* _EXERCISE TASK_
Transcribe every line, unchanged, from the one containing "What is the distance to the" down to the final line.

Stored items:
--------------------------------
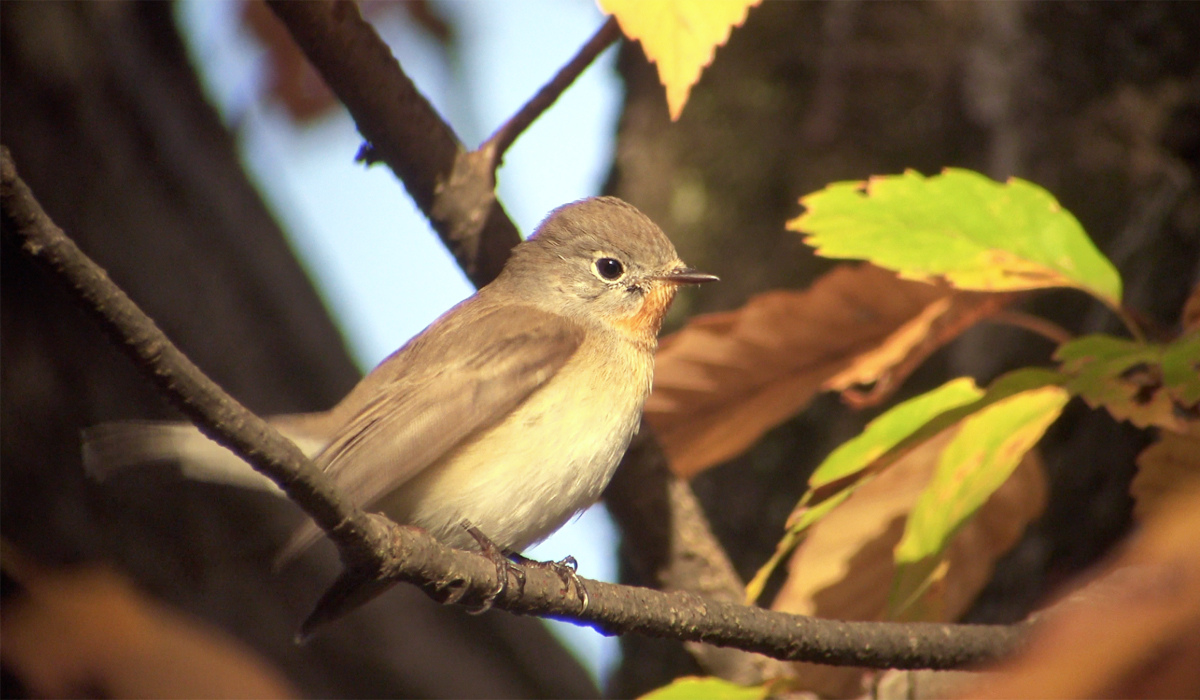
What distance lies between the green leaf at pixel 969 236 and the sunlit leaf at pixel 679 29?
0.63 meters

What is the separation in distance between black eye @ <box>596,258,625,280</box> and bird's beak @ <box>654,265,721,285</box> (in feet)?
0.48

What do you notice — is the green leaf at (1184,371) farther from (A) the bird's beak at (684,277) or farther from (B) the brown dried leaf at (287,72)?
(B) the brown dried leaf at (287,72)

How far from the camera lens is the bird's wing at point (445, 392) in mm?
3117

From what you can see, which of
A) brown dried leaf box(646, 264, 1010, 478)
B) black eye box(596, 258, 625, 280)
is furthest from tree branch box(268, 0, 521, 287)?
black eye box(596, 258, 625, 280)

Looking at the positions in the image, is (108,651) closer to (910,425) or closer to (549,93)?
(549,93)

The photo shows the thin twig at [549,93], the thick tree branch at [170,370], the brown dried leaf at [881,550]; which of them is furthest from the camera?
the thin twig at [549,93]

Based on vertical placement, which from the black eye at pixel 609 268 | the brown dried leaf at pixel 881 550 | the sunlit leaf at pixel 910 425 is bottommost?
the brown dried leaf at pixel 881 550

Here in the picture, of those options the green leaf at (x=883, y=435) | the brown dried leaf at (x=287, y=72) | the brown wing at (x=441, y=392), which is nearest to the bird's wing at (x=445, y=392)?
the brown wing at (x=441, y=392)

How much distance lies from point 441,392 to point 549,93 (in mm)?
975

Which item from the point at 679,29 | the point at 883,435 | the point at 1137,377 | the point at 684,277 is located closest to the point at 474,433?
the point at 684,277

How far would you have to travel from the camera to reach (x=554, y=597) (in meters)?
2.40

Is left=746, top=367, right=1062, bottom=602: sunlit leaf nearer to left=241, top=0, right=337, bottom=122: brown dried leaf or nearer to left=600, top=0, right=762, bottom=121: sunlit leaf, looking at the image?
left=600, top=0, right=762, bottom=121: sunlit leaf

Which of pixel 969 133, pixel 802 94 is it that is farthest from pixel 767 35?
pixel 969 133

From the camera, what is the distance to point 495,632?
5.00 meters
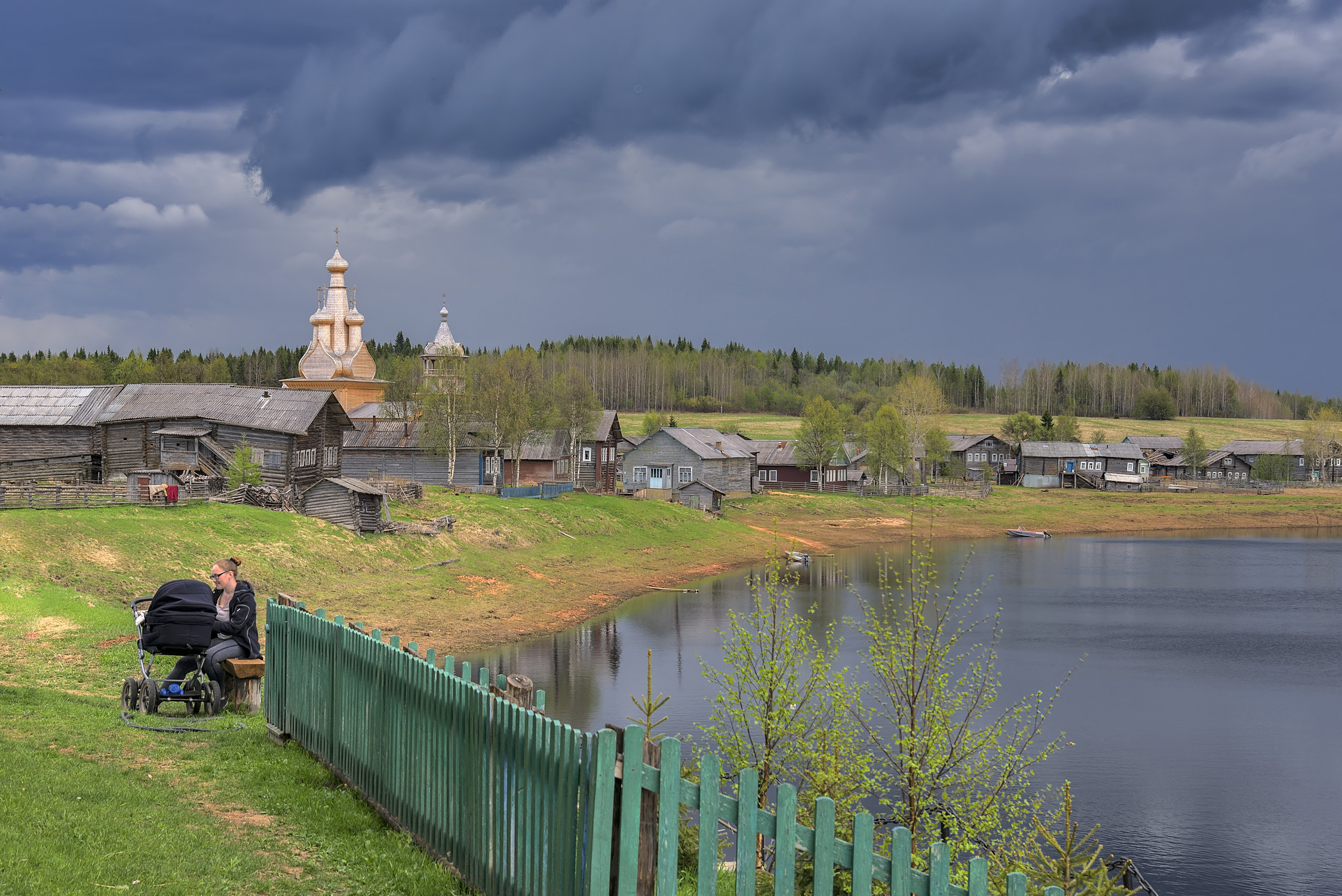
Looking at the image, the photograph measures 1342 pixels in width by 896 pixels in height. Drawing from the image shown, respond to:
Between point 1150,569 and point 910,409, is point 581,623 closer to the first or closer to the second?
point 1150,569

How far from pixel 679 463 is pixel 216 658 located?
233ft

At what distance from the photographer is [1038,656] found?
121 ft

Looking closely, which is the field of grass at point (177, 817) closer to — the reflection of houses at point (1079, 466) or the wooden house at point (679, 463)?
the wooden house at point (679, 463)

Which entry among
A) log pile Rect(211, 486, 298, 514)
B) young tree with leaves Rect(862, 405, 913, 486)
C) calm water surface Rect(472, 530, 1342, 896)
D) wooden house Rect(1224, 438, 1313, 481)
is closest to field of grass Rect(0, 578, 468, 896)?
calm water surface Rect(472, 530, 1342, 896)

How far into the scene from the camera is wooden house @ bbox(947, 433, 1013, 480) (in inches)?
4593

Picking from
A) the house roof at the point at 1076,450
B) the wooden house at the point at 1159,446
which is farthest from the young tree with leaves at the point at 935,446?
the wooden house at the point at 1159,446

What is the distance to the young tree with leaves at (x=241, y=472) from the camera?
4903 centimetres

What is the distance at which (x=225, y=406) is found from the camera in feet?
A: 178

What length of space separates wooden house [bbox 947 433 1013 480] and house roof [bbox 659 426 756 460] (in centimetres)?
3151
--------------------------------
* _THE RESULT_
What is the distance to the young tree with leaves at (x=241, y=472) from the camera?
4903 centimetres

What is the distance at which (x=225, y=406) is found from the camera in feet?
A: 178

What length of space separates wooden house [bbox 947 433 1013 480] and house roof [bbox 659 426 756 460] (in centimetres)?
3151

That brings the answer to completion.